Eventhough there is an error in the close values validation, that's ok. Now I would like to run the model with the following Python:

from optimum.onnxruntime import ORTModelForCausalLM
from transformers import GPT2Tokenizer

model = ORTModelForCausalLM.from_pretrained("output/", from_transformers=False, use_cache=True)
tokenizer = GPT2Tokenizer.from_pretrained("output/")
tokens = tokenizer("My name is Julien and I like", return_tensors="pt")
outputs_model = model.generate(**tokens)

And I get the following error:

/home/jplu/anaconda3/envs/transformers/lib/python3.10/site-packages/transformers/generation_utils.py:1359: UserWarning: Neither `max_length` nor `max_new_tokens` has been set, `max_length` will default to 20 (`self.config.max_length`). Controlling `max_length` via the config is deprecated and `max_length` will be removed from the config in v5 of Transformers -- we recommend using `max_new_tokens` to control the maximum length of the generation.
  warnings.warn(
Traceback (most recent call last):
  File "<stdin>", line 1, in <module>
  File "/home/jplu/anaconda3/envs/transformers/lib/python3.10/site-packages/torch/autograd/grad_mode.py", line 27, in decorate_context
    return func(*args, **kwargs)
  File "/home/jplu/anaconda3/envs/transformers/lib/python3.10/site-packages/transformers/generation_utils.py", line 1490, in generate
    return self.greedy_search(
  File "/home/jplu/anaconda3/envs/transformers/lib/python3.10/site-packages/transformers/generation_utils.py", line 2233, in greedy_search
    outputs = self(
  File "/home/jplu/anaconda3/envs/transformers/lib/python3.10/site-packages/optimum/modeling_base.py", line 60, in __call__
    return self.forward(*args, **kwargs)
  File "/home/jplu/anaconda3/envs/transformers/lib/python3.10/site-packages/optimum/onnxruntime/modeling_ort.py", line 1454, in forward
    outputs = self.model.run(None, onnx_inputs)
  File "/home/jplu/anaconda3/envs/transformers/lib/python3.10/site-packages/onnxruntime/capi/onnxruntime_inference_collection.py", line 196, in run
    raise ValueError("Model requires {} inputs. Input Feed contains {}".format(num_required_inputs, num_inputs))
ValueError: Model requires 26 inputs. Input Feed contains 2

Do I have to randomly feed myself the past_key_values.X.value and past_key_values.X.keys?

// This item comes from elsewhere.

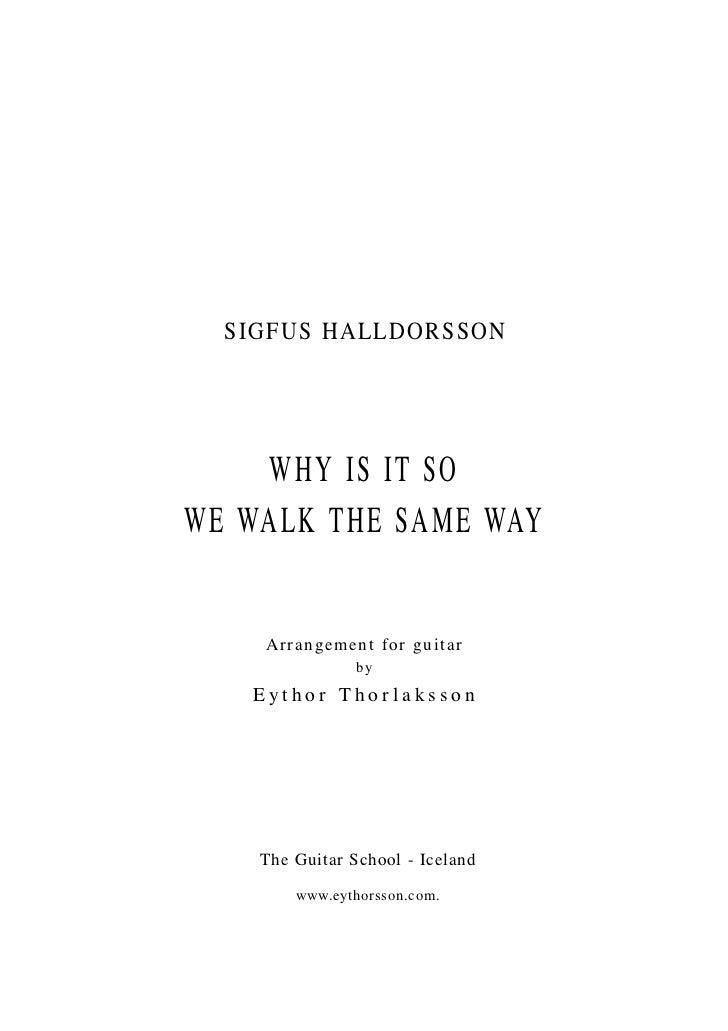 SIGFUS HALLDORSSON    WHY IS IT SOWE WALK THE SAME WAY    A r r a n gement f or guitar                by   Eythor Thorlaks...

When I try to do this directly with onnxruntime, I also get an error. Here what I do:

import onnxruntime as ort
from transformers import GPT2Tokenizer
import numpy as np

sess = ort.InferenceSession('output/model.onnx', providers=["CPUExecutionProvider"])
tokenizer = GPT2Tokenizer.from_pretrained("output/")
tokens = dict(tokenizer("My name is Julien and I like", return_tensors="np"))
shape = (1, 12, len(tokens["input_ids"][0]), 64)

for i in range(12):
    tokens[f"past_key_values.{i}.key"] = np.random.uniform(0, 1, shape).astype(np.float32)
    tokens[f"past_key_values.{i}.value"] = np.random.uniform(0, 1, shape).astype(np.float32)

sess.run(None, tokens)

And I get the following error:

2022-12-06 16:42:17.603173515 [E:onnxruntime:, sequential_executor.cc:369 Execute] Non-zero status code returned while running Add node. Name:'/transformer/h.0/attn/Add' Status Message: /onnxruntime_src/onnxruntime/core/providers/cpu/math/element_wise_ops.h:503 void onnxruntime::BroadcastIterator::Init(ptrdiff_t, ptrdiff_t) axis == 1 || axis == largest was false. Attempting to broadcast an axis by a dimension other than 1. 8 by 16

Traceback (most recent call last):
  File "<stdin>", line 1, in <module>
  File "/home/jplu/anaconda3/envs/transformers/lib/python3.10/site-packages/onnxruntime/capi/onnxruntime_inference_collection.py", line 200, in run
    return self._sess.run(output_names, input_feed, run_options)
onnxruntime.capi.onnxruntime_pybind11_state.RuntimeException: [ONNXRuntimeError] : 6 : RUNTIME_EXCEPTION : Non-zero status code returned while running Add node. Name:'/transformer/h.0/attn/Add' Status Message: /onnxruntime_src/onnxruntime/core/providers/cpu/math/element_wise_ops.h:503 void onnxruntime::BroadcastIterator::Init(ptrdiff_t, ptrdiff_t) axis == 1 || axis == largest was false. Attempting to broadcast an axis by a dimension other than 1. 8 by 16

Expected behavior

I expect to have a proper generation and usage with onnxruntime. The final goal is to use it through a Triton server.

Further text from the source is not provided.